今回のこのシノドスのテーマは、“For a synodal Church: communion, participation and mission"(『シノドス性ある教会のために:交わり、参加、ミッション』:バチカンニュース仮訳)と、昨年すでに発表されていました。

ご存じのようにシノドスとは世界代表司教会議のことで、中央協議会のホームページにこう記されています。

『「シノドス」とは、「ともに歩む」という意味のギリシア語で、一定時に会合する司教たちの集会のことです。教皇と司教たちとの関係を深め、信仰および倫理の擁護と向上、規律の遵守と強化のための助言をもって教皇を補佐するために開かれます。またそこでは、世界における教会の活動に関する諸問題を研究します。・・・シノドスは、提起された問題を討議し、教皇に意見を具申しますが、決定機関ではありません。会議に関する権限は、すべて教皇にあります。会議の招集、代議員の指名・任命、会議要綱の決定、会議の主宰、閉会、延期、解散などは教皇の権限によって行われます。』

今回のシノドスについて、事務局の責任者であるマリオ・グレック枢機卿から発表がありました。今回はまさしく、「ともに歩む」事を最重点課題として、教会全体の声に耳を傾けたい。その声は、司教たちだけの声でなく、司祭、信徒、修道者の声である。そのために、2023年10月の会議だけに終わるのではなく、シノドスのプロセスを、今年2021年10月から開始するというのです。

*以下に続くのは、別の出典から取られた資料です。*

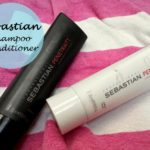Sebastian Penetraitt Strengthening And Repair Shampoo and Conditioner: Review and Price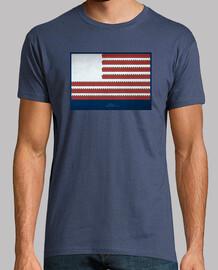 One  flag/denim/ chaval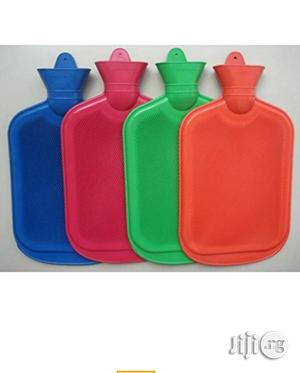 Hot Water Bottle | Medical Supplies & Equipment for sale in Lagos State, Ikeja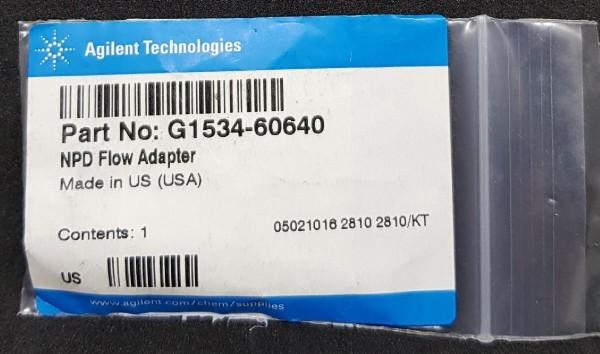 G1534-60640 Adapter zur NPD Flussmessung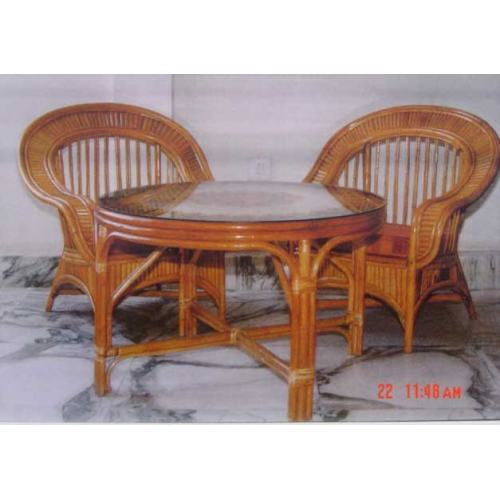 Rattan Sofa Set View Specifications Details Of Rattan Sofa Set
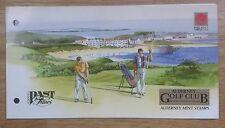 Nuovo di zecca FRANCOBOLLI: ALDERNEY Golf Club, attrezzature attraverso i secoli: 2001, Gomma integra, non linguellato
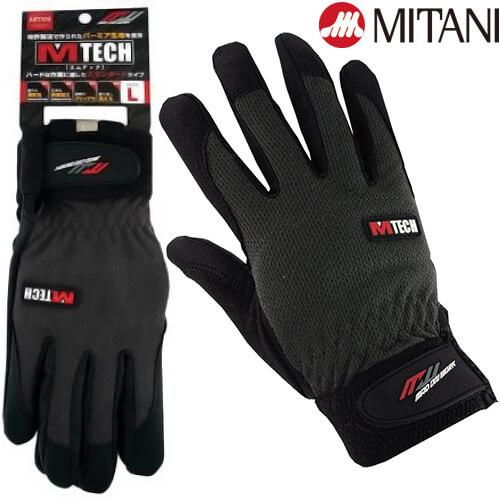 #MT-001 MTECH エムテック 作業手袋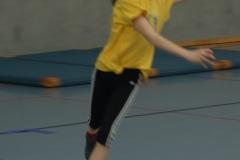 VV-Turnier-06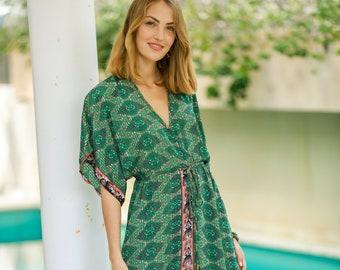 20ca491957 Vacation Maxi Beach Dress, Silky Kaftan Summer Party Oversize Dress, Women  Beach Wear, Long Tribal Loose Green Dress, Resort Dress
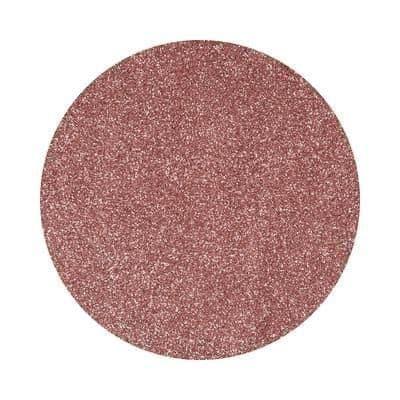 Glitter Superfine - ROSE GOLD - 50g
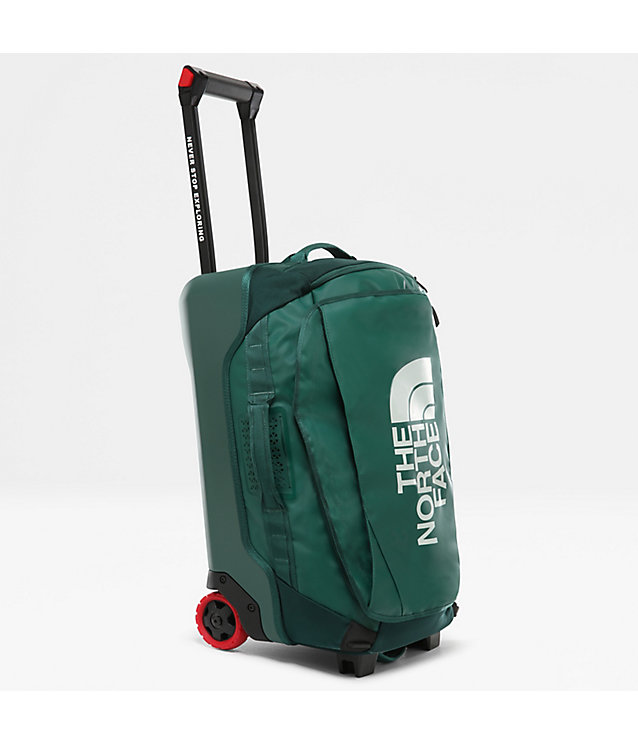Rolling Thunder Luggage 22"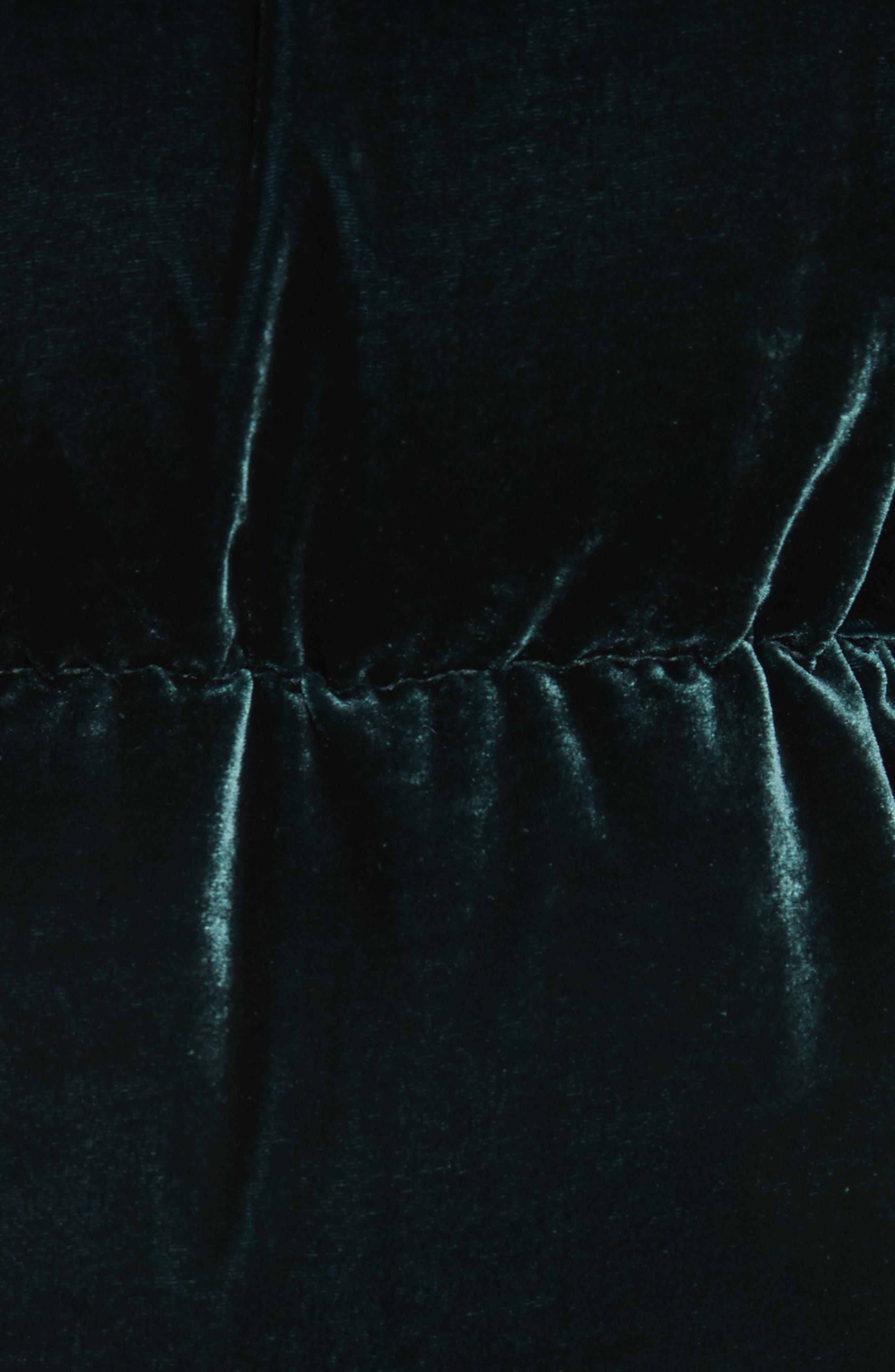 MONCLER,                             Butor Hooded Velvet Down Coat,                             Alternate thumbnail 6, color,                             FOREST GREEN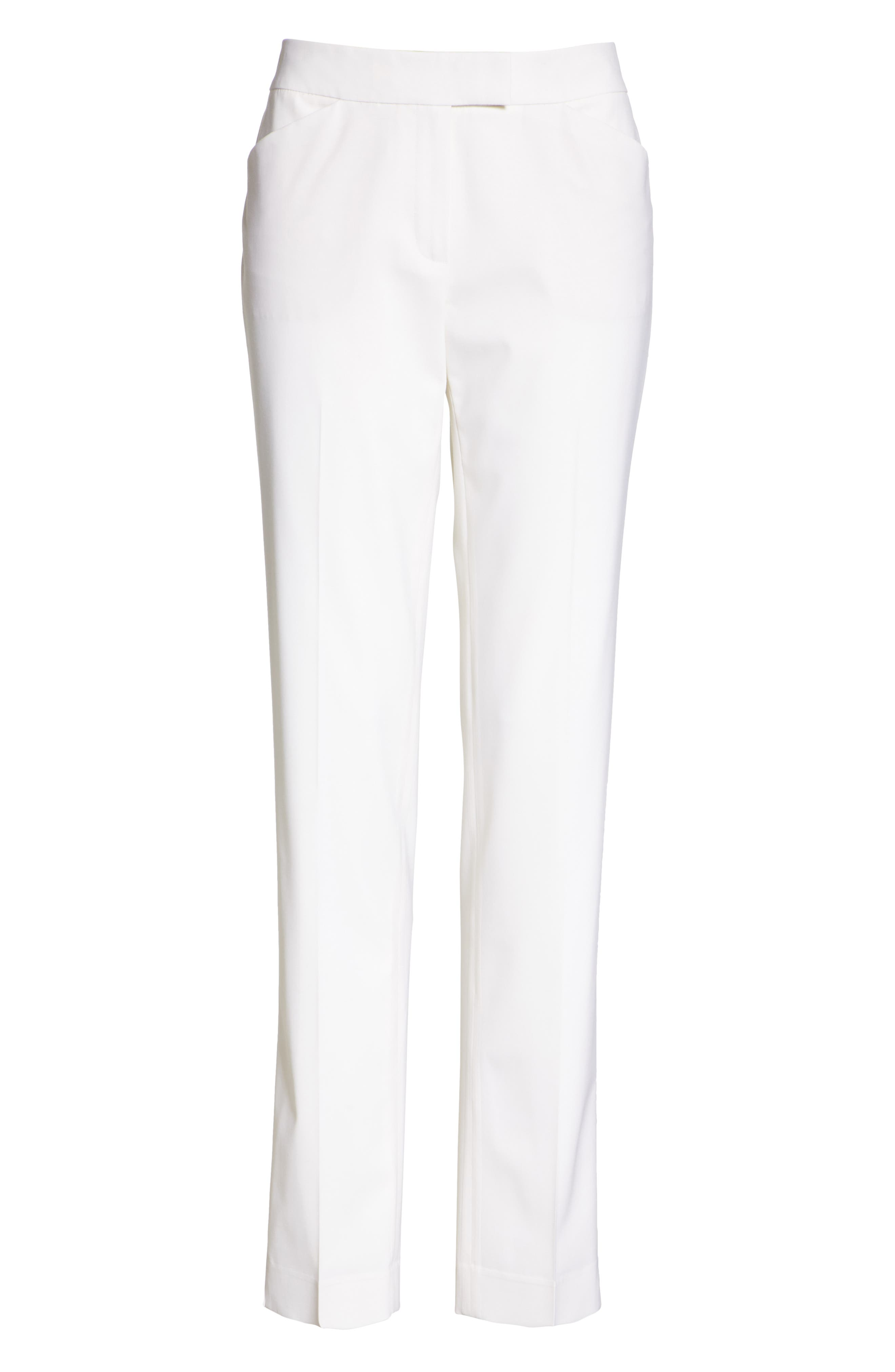 Irving Stretch Wool Pants,                             Alternate thumbnail 8, color,                             IVORY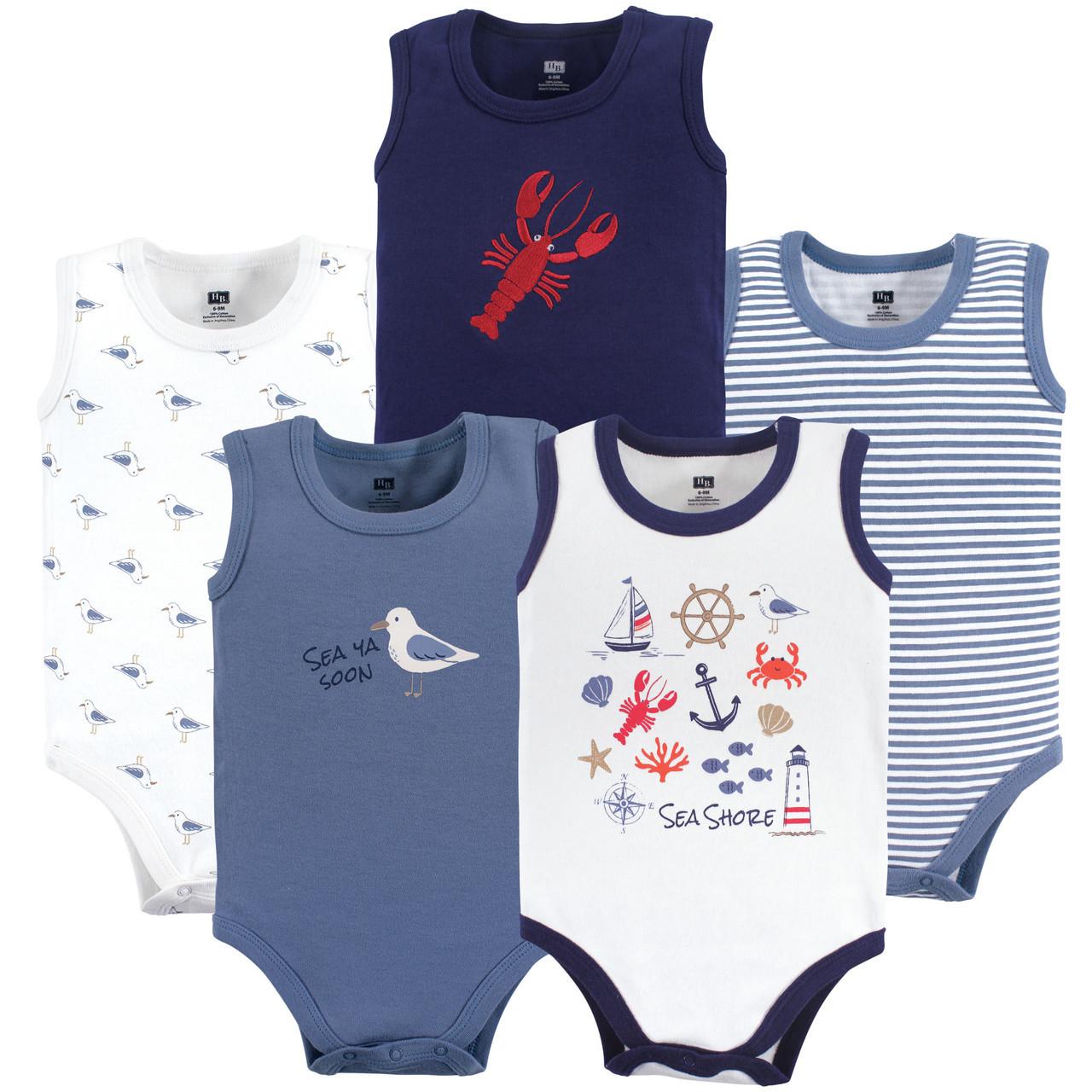 Cactus 5-Pack Hudson Baby Boy Sleeveless Bodysuits
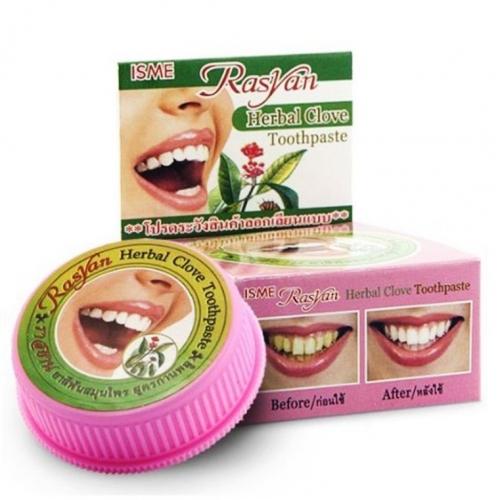 Травяная зубная паста с гвоздикой без фтора, Herbal Clove Toothpaste Isme Rasyan, 25 г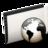 48x48 of Folder Web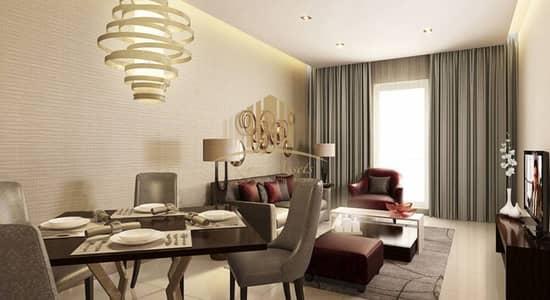 1 Bedroom Flat for Sale in Dubai World Central, Dubai - Hotel Apartment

シノドス事務局といえば、教皇様は責任者である事務局長にマルタのゴゾ司教であったマリオ・グレック師を2019年に任命し、その後枢機卿にされています。そして今年2月には二人の次官を任命し、そのうちの一人が初めての女性次官(バチカンで初めて)であるシスター・ナタリー・ベカーです。フランスの司教協議会で、青年司牧と召命促進の担当者を務めていたシスター・ベカーは、「発見が沢山ある新たな冒険の入り口に立った気持ちです」とバチカンニュースのインタビューに答えておられました。(リンク先はYoutubeのEWTNのインタビューで英語ですが、シスター・ベカーの人となりを知ることが出来るビデオです

さて、そのシノドスのためにグレック枢機卿は世界中の司教宛てに書簡を送付し、その中で、教皇様が前回の通常シノドス(2018年に「若者、信仰そして召命の識別」をテーマに開催)で強調されていたシノドス的教会のあり方を、今回はなおいっそう重視し、実践に移したいと強調されています。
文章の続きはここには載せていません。